22 febrero 2014

Mi corazón es un gitano

Barrunto que, para entonces, el de San Remo era ya un festival musical bastante conocido; pero fue una canción interpretada por Nicola di Bari, “El corazón es un gitano”, la que realmente lo catapultó a la fama. Aquí, esto de las gitanerías del corazón, haría referencia a la precariedad y a los desórdenes de dicho artilugio -conjeturo yo- más que a sus ocasionales veleidades, trashumantes y afectivas...

Los gitanos son todavía una raza discriminada en el mundo; hace menos de un siglo, al igual que con el holocausto judío, se los consideró una etnia marginal, a la que Hitler y el nacionalsocialismo se propusieron perseguir y exterminar. No son originarios de Andalucía como se quisiera suponer, están desperdigados por toda Europa y su lugar de asentamiento estuvo alguna vez junto a los montes Cárpatos, en lo que hoy es una patria que ostenta un nombre que suena similar a Romani, el nombre con el que primero fueron conocidos: Rumania o Romanía. En España los llamaron “gitanos”, porque se creyó que habían llegado desde Egipto.
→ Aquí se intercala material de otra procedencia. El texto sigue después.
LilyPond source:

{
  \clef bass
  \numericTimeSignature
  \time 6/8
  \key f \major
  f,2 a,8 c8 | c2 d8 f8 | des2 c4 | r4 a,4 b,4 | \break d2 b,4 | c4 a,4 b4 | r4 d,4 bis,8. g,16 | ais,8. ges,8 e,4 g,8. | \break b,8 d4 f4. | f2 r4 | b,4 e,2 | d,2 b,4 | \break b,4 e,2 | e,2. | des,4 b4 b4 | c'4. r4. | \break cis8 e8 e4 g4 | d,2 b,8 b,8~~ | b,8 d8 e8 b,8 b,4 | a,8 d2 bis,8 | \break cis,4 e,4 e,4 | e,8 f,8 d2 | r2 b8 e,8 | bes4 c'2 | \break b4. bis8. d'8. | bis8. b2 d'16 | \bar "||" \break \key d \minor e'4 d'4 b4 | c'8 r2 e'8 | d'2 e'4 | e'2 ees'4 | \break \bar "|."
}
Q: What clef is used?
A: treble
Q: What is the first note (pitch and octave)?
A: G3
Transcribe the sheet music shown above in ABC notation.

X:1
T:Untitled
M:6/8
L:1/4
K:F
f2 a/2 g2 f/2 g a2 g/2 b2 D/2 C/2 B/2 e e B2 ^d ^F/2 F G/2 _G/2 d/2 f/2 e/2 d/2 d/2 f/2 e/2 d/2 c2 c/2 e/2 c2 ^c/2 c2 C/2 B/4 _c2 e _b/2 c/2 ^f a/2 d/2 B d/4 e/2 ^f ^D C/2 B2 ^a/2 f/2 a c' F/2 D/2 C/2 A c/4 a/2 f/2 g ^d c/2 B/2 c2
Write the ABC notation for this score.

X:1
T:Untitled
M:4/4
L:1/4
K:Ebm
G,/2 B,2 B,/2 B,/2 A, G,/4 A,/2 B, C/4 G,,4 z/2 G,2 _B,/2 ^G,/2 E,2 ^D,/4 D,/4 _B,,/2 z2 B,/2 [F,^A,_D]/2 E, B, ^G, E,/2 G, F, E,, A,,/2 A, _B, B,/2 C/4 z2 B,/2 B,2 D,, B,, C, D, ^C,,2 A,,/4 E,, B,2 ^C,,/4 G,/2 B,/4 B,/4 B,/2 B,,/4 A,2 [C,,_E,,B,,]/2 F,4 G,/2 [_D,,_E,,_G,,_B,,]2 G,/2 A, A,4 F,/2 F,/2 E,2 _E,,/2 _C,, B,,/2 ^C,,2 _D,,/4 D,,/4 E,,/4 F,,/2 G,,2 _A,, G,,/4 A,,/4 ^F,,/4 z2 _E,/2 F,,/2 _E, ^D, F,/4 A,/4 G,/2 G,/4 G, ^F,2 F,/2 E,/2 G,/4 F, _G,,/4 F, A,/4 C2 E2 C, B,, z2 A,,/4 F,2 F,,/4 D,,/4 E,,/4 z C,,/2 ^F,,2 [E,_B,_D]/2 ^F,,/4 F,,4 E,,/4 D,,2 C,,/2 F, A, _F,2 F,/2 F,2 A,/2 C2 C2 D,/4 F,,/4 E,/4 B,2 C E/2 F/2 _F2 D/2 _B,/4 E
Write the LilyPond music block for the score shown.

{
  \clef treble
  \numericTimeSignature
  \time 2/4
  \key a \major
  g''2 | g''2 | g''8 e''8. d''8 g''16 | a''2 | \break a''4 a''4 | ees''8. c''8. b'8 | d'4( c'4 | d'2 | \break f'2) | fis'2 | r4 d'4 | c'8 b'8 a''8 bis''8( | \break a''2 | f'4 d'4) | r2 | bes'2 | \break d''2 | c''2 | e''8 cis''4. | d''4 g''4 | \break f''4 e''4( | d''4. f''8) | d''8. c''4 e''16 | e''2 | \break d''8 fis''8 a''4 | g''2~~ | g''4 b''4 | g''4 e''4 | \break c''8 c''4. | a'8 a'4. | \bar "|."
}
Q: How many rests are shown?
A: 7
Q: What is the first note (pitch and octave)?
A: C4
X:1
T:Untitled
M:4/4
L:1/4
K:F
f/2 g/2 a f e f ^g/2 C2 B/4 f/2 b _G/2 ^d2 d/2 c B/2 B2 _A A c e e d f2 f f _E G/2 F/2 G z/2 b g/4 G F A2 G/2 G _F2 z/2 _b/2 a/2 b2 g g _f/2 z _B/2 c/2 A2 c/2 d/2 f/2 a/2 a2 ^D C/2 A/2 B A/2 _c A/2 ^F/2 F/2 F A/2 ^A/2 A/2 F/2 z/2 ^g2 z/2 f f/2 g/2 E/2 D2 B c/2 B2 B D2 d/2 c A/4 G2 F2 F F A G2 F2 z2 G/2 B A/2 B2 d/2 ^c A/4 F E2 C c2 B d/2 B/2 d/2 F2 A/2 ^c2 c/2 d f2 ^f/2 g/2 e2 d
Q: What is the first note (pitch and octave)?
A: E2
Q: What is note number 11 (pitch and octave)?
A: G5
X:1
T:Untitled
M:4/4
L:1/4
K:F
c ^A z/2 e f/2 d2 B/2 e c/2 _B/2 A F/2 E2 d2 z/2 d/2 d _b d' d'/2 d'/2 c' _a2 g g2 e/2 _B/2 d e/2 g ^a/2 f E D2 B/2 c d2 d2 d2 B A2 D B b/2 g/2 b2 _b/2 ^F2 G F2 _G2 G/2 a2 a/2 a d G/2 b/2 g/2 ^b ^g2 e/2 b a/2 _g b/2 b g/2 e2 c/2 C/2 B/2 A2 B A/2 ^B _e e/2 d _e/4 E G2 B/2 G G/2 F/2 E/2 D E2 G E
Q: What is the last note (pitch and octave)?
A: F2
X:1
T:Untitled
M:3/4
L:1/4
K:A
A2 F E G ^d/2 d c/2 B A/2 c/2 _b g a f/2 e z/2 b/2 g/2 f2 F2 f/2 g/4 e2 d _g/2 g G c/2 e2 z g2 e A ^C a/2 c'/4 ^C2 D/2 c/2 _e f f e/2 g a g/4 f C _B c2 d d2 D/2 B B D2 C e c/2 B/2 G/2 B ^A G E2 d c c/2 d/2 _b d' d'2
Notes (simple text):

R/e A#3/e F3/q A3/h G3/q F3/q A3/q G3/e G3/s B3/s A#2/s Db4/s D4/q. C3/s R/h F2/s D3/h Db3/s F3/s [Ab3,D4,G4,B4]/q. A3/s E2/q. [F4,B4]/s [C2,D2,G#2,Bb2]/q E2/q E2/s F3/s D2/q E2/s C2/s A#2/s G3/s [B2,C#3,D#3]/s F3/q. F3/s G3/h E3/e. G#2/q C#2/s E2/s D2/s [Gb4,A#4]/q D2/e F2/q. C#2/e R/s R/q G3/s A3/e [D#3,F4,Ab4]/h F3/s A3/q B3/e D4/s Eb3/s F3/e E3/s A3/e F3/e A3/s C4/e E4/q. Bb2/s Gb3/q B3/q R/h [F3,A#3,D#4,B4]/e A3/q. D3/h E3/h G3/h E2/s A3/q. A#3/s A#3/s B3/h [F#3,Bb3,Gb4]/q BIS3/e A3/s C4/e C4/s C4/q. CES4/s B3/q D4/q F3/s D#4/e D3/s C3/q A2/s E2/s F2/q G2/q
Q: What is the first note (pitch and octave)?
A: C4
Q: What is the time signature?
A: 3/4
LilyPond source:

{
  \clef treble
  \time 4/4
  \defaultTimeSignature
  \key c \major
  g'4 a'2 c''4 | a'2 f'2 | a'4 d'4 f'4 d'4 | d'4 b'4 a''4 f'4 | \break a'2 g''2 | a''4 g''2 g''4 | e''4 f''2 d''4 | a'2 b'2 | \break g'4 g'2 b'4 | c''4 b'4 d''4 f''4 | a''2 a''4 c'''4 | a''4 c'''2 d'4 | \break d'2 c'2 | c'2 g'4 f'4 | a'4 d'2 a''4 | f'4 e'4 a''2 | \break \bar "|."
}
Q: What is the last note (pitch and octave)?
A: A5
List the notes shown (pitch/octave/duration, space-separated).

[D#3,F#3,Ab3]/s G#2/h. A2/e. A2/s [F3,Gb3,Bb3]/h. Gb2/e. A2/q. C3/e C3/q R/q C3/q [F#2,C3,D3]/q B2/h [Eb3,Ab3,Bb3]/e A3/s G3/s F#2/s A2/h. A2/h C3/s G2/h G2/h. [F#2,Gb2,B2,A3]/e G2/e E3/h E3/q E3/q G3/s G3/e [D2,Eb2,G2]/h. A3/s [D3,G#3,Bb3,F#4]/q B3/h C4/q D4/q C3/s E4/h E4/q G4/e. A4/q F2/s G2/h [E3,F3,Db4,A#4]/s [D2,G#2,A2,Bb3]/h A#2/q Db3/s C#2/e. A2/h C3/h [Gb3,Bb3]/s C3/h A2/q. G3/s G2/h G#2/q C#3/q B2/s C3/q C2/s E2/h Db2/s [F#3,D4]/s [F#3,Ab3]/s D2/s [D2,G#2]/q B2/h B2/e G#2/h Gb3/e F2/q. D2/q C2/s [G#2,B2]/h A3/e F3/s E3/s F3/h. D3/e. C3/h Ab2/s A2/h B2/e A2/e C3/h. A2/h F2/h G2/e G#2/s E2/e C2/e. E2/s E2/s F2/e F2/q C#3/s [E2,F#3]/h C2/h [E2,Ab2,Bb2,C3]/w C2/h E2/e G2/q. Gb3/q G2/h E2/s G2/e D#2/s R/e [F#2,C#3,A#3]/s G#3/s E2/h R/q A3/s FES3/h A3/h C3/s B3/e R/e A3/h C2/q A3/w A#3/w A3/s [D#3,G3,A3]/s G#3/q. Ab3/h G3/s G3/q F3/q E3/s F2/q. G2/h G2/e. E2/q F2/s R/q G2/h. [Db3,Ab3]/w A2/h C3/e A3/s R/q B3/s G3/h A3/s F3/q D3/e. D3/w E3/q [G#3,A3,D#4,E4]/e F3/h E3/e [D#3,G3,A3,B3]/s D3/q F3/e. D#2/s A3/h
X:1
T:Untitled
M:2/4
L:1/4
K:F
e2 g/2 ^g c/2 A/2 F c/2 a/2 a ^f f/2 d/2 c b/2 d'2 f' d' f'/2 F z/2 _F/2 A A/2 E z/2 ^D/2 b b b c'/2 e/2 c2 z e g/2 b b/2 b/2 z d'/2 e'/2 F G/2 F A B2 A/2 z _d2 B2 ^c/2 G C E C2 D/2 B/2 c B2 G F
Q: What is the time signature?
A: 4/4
Tampoco son oriundos de Europa Oriental; ellos, con sus coloridos atuendos, sus bártulos adujados en errabundas caravanas, su condición de nigromantes y pronosticadores del destino, tendrían sus primeras raíces en otra cultura lejana y misteriosa desde donde inicialmente emigraron: la contradictoria India. Desde entonces, y tras su éxodo, han seguido ejercitando su nómada desplazamiento, su quiromántico y embrujador oficio. Su estereotipo invade a la demás gente de un inconfesable prejuicio: los creen sucios, promiscuos y desaprensivos, los han relegado a que instalen sus tiendas en los parques o a la vera de los caminos.

Hago este inevitable exordio, porque adolezco de una leve circunstancia médica que, de vez en cuando, me produce una imperceptible arritmia; lo compruebo en ocasiones, pasa ciertas noches cuando mi oreja roza con la almohada; entonces es que percibo un ritmo nada isócrono. De pronto, el galope brioso del semental se convierte en un trotecito impreciso, como el de un borrico empecinado… Es cuando echo mano del titulillo de la melodía en cuestión y tengo que reconocer -sin que para ello intervengan mis traviesas habilidades- que así mismo es, que solo es eso: que mi corazón es un gitano mostrenco, caprichoso y desordenado.

Ya tenía unos pocos años como aviador, cuando un par de cervezas tomadas la víspera de mi evaluación médica provocaron ese inusual descubrimiento. Las pruebas posteriores determinaron que se trataba de una condición genética; el “desperfecto” no se trataba de lo que en mecánica pudiera llamarse una “falla de material”, pero sí de una condición funcional que la habría tenido de nacimiento. Por fortuna, más temprano que tarde, se disiparon mis temores, el síntoma solo consistía en una tenue irregularidad que no siempre se manifestaba; y que, para sorpresa de los facultativos, y alegría de la afición, tenía la tornadiza condición de desaparecer con la inapelable “prueba de esfuerzo”.

No siempre se ha detectado esta anomalía en mi primer reconocimiento médico (los he tenido que efectuar en seis países distintos). Sin embargo, luego de que transcurren dos o tres años, me llegan ciertos mensajes: es que las autoridades médicas estarían interesadas en tener “una pequeña charla conmigo”…

Ya no me asusto. Ya sé de qué se trata. Sé que es una condición que se exacerba con la cafeína, la ingestión de licor, las malas noches, o el cambio indiscriminado de usos horarios; es decir con todo aquello que es parte inevitable en mi trashumante y trasnochador oficio. Por eso, cuando pierde su cadencia mi artilugio desenfrenado, sé que no es que se ha desquiciado o descompuesto, que nada pasa y que no hay nada que ya pueda hacer; sé que tengo un ligero murmullo. Y asumo sin vanidad eso: que “mi corazón es un gitano”!